Dr Evil’s interventie hier was typerend voor de postmoderne cultuur: ironisch, wetend, citerend uit een bron die al geciteerd was uit een andere bron en – misschien is dit wel het belangrijkste punt – daarmee op slinkse wijze een pakketje makend voor een filmfranchise die, als je even serieus kunt zijn, eigenlijk geen derde uitje rechtvaardigde. Dit soort “bricolage”, zoals Lyotard het zou formuleren (d.w.z. het assembleren van artefacten uit stukjes en beetjes van andere dingen uit onverwachte tijdperken en bronnen), was de sleutel tot de hiphopcultuur die Myers pastiched. En de hiphopcultuur, het ironisch genoeg geadopteerde kind van het postmodernisme, is overal – kleren, graffiti, poëzie, dans, jouw iPod, mijn iPod, de iPod van iedereen. Overal, behalve op Classic FM, want Classic FM draait niet op die manier.
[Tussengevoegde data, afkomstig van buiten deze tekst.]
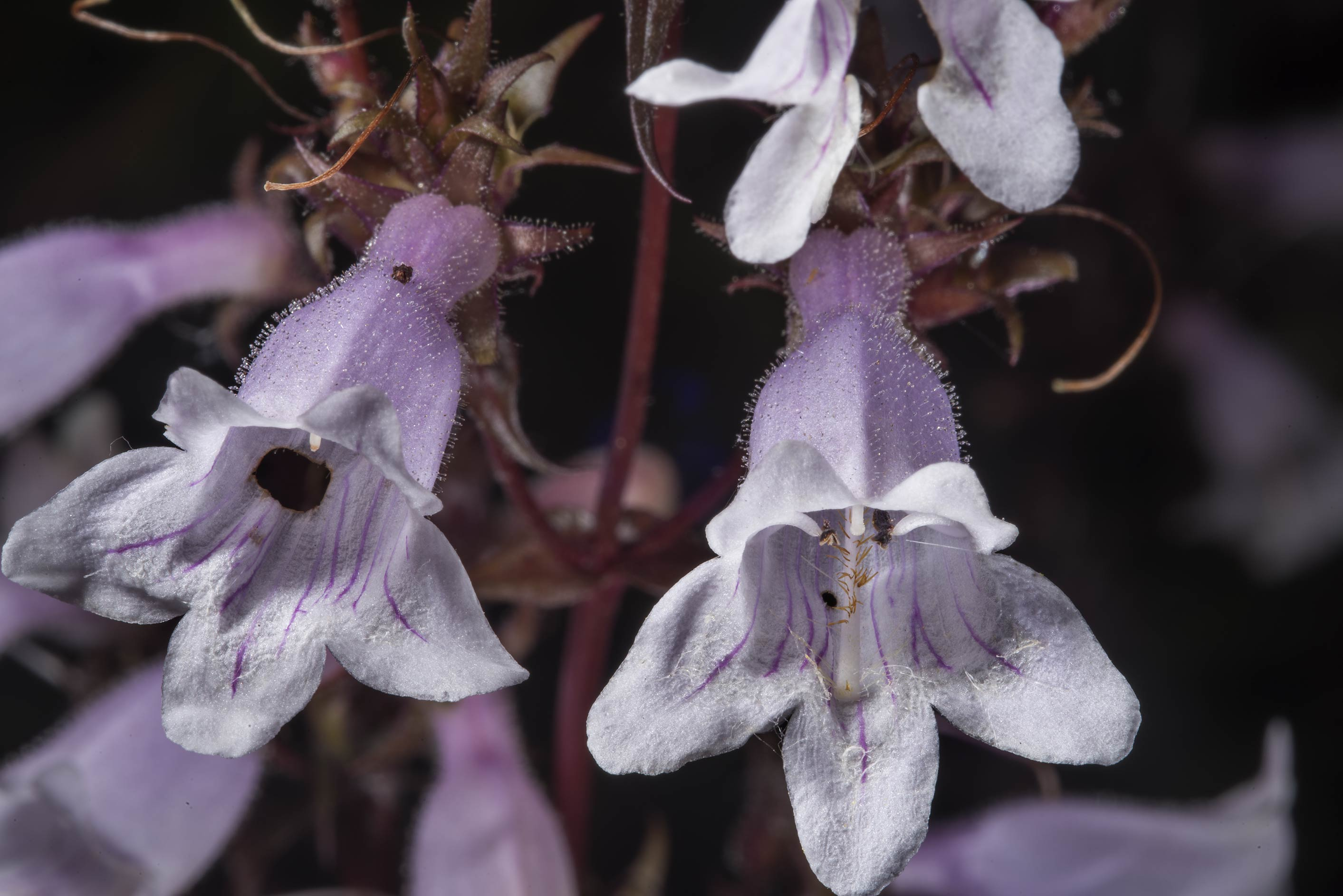 Beardtongue (Penstemon) flowers in Botanic...Institute. St.Petersburg, Russia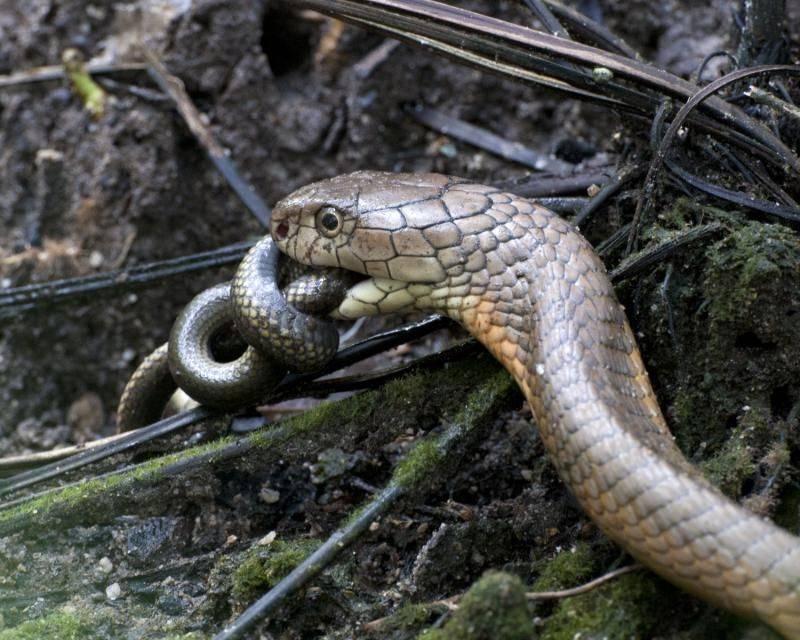 Un ejemplar de Cobra Real. / EOL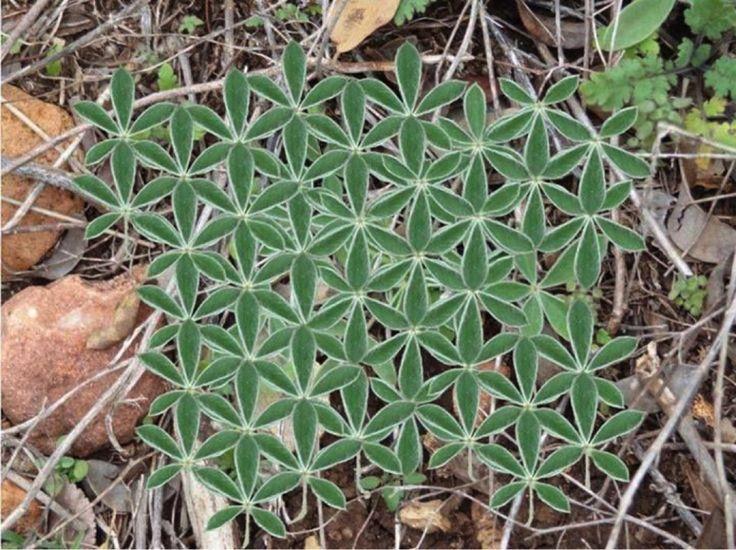 Was uns die Natur über heilige Geometrie lehren kann...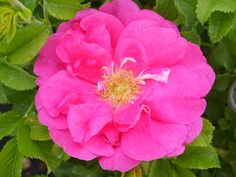 David Thompson  --  An Explorer rose: roses developed to withstand Canadian winters, but which will take heat & humidity. Grows 3-5ft. tall by 3-5ft. wide. Flowers soft magenta, open flat, 25 petals, 2.5-3 in. Strong old rose fragrance. Despite having rugosa lineage, it's not too thorny. Rugosa roses dislike being sprayed or fertilized. They like afternoon shade in our hot MD summers. Svejda, 1970.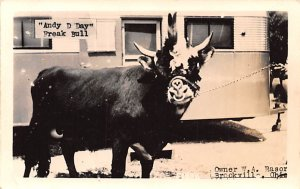 Circus Post Card Andy D Day Freak Bull Brookville, Ohio USA Unused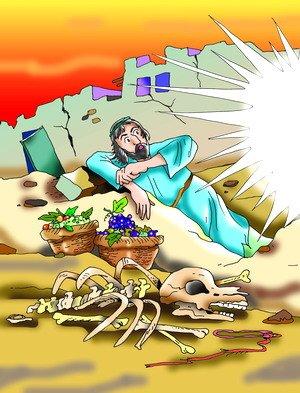 قصة الحمار , قصص الحيوانات في القرآن الكريم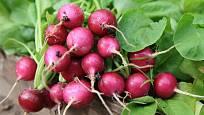 Běžné odrůdy ředkviček v létě vybíhají do květu, celoroční ne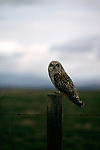 Short-eared Owl perched on a fence post.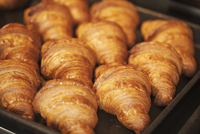 Close up of tray of freshly baked croissants in a bakery. 11093023850| 写真素材・ストックフォト・画像・イラスト素材|アマナイメージズ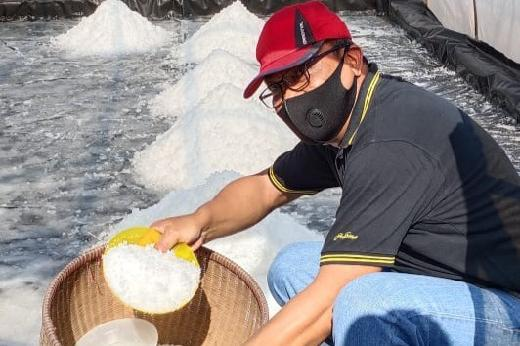 Pemerintah Masih akan Impor Garam, PKS Ingatkan Nasib Petambak Lokal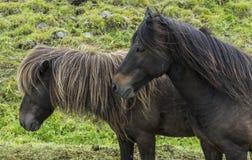 2 исландских лошади с гривами Стоковая Фотография RF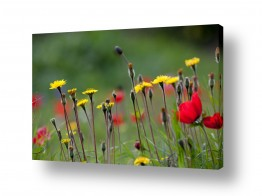 פרחים כלנית | אביב בפתח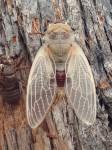 Cicada 3D Symmetry Bev Dunbar Maths Matters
Toen werd het lelijk. Postmodern lelijk. Producenten stuurden boze sms’jes naar consumenten om hun intellectuele rechten te claimen. Consumenten stuurden voor de grap een sms terug met een link naar een online versie van Roland Barthes’ baanbrekende essay The Death of the Author. Producenten legden vervolgens hun BlackBerry neer en grepen naar hun advocaten. Zo eiste EMI vorig jaar dat YouTube de video van Newport State of Mind, de prachtige pastiche van Jay-Z en Alicia Keys’s onuitstaanbaar bombastische uiting van burgerzin, Empire State of Mind, zou verwijderen. Het late kapitalisme was niet echt blij met de weg die het postmodernisme insloeg, en het postmodernisme stuurde het late kapitalisme geen kerstkaarten meer.

2011: Pop-up cultuur gaat mainstream

Vorige week zag ik in Covent Garden een bordje in een etalage. “Binnenkort, een pop-up winkel.” Goody, dacht ik met affectloze postmoderne ironie, meer pop-up spullen. Maar wacht even. Was het hele punt van pop-up dingen (theaters, winkels en, in vroegere tijden, boeken) niet dat je niet hoefde te wachten tot ze opdoken? Ze doken op en gingen weer weg? Was dit een teken van postmoderne ironie? Of, wat meestal gebeurt, publiciteit voor een sombere laatkapitalistische onderneming die zich een funky klinkend idee een jaar nadat het in de mode was, toe-eigent en de raison d’etre ervan vernietigt op de sombere manier die zo gebruikelijk is in de recente postmodernistische cultuur? Het moet het laatste zijn geweest.

De toekomst

Wat nu? David Byrne betoogt in de V&A catalogus dat in de hoogtijdagen van het postmodernisme “alles kon worden gemixt en gematched – of gepureerd, zoals men tegenwoordig zegt – en alles was vrij spel voor inspiratie. Dat leek me zoals het moest zijn. Een voorproefje van vrijheid. Tenminste, zo heb ik het opgevat, hoewel je kon zien dat er nog een regelboek werd geschreven, zelfs toen we probeerden te zeggen: “Geen verdomde regelboeken meer! Het duurde niet lang of er was, volgens sommigen, een postmodern regelboek. Tijd om verder te gaan.” Geen twijfel mogelijk. Maar wat zou post-postmodernisme kunnen betekenen?

Postmodernisme: Style and Subversion 1970-1990 is te zien in het Victoria & Albert Museum, Cromwell Road, Londen SW7 van 24 september tot 15 januari 2012.

– Dit artikel is gewijzigd op 21 september 2011. In het origineel stond dat het nummer van Jay-Z en Alicia Keys New York State of Mind is. Dit is gecorrigeerd.

– Leden van Guardian Extra krijgen een 2 voor 1 deal op volle prijs tickets om de tentoonstelling te zien. De aanbieding loopt tot 31 oktober.

Onderwerpen

  • Kunst en design
  • V&A
  • Musea
  • features
  • Delen op Facebook
  • Delen op Twitter
  • Delen via e-mail
  • Delen op LinkedIn
  • Delen op Pinterest
  • Delen op WhatsApp
  • Delen op Messenger

Geef een antwoord

Het e-mailadres wordt niet gepubliceerd.